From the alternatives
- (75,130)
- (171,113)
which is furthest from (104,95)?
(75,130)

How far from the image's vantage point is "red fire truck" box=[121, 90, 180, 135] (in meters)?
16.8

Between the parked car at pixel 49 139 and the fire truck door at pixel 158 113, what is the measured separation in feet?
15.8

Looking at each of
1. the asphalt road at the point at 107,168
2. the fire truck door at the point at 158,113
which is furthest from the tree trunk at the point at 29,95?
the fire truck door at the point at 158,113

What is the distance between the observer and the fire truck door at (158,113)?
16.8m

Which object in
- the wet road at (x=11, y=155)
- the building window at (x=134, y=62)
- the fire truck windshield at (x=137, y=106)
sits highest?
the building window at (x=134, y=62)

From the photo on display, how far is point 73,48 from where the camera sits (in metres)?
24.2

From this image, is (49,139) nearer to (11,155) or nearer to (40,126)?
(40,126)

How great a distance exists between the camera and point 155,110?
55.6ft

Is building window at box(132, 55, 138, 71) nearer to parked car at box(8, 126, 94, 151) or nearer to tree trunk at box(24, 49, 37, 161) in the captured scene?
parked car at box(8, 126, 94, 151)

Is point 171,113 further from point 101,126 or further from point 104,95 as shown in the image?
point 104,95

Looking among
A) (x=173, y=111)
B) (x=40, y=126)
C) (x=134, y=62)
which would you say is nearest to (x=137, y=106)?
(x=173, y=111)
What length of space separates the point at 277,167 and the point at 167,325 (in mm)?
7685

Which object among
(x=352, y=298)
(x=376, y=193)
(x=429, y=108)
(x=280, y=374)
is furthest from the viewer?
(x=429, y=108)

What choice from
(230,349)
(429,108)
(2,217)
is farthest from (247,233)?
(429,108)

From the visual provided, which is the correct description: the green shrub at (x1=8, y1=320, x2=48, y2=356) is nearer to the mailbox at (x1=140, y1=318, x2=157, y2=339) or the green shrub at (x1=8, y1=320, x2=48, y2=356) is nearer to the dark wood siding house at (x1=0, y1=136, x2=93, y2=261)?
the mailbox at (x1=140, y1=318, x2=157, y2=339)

• Exercise
Turn every line of the material above into a numbered list, leaving out the blank lines.

• Response to this task
1. From the alternatives
2. - (75,130)
3. - (171,113)
4. which is furthest from (104,95)?
5. (75,130)
6. How far from the image's vantage point is "red fire truck" box=[121, 90, 180, 135] (in meters)?
7. 16.8
8. Between the parked car at pixel 49 139 and the fire truck door at pixel 158 113, what is the measured separation in feet?
9. 15.8
10. Looking at each of
11. 1. the asphalt road at the point at 107,168
12. 2. the fire truck door at the point at 158,113
13. which is furthest from the tree trunk at the point at 29,95?
14. the fire truck door at the point at 158,113
15. What is the distance between the observer and the fire truck door at (158,113)?
16. 16.8m
17. Which object in
18. - the wet road at (x=11, y=155)
19. - the building window at (x=134, y=62)
20. - the fire truck windshield at (x=137, y=106)
21. sits highest?
22. the building window at (x=134, y=62)
23. From the photo on display, how far is point 73,48 from where the camera sits (in metres)?
24. 24.2
25. From this image, is (49,139) nearer to (11,155) or nearer to (40,126)?
26. (40,126)
27. How great a distance exists between the camera and point 155,110?
28. 55.6ft
29. Is building window at box(132, 55, 138, 71) nearer to parked car at box(8, 126, 94, 151) or nearer to tree trunk at box(24, 49, 37, 161) in the captured scene?
30. parked car at box(8, 126, 94, 151)
31. Is point 171,113 further from point 101,126 or further from point 104,95 as shown in the image?
32. point 104,95
33. Looking among
34. A) (x=173, y=111)
35. B) (x=40, y=126)
36. C) (x=134, y=62)
37. which would you say is nearest to (x=137, y=106)?
38. (x=173, y=111)
39. What length of space separates the point at 277,167 and the point at 167,325 (in mm)?
40. 7685
41. Which object among
42. (x=352, y=298)
43. (x=376, y=193)
44. (x=429, y=108)
45. (x=280, y=374)
46. is furthest from the viewer?
47. (x=429, y=108)
48. What choice from
49. (230,349)
50. (429,108)
51. (2,217)
52. is farthest from (247,233)?
53. (429,108)
54. From the visual provided, which is the correct description: the green shrub at (x1=8, y1=320, x2=48, y2=356) is nearer to the mailbox at (x1=140, y1=318, x2=157, y2=339) or the green shrub at (x1=8, y1=320, x2=48, y2=356) is nearer to the dark wood siding house at (x1=0, y1=136, x2=93, y2=261)?
55. the mailbox at (x1=140, y1=318, x2=157, y2=339)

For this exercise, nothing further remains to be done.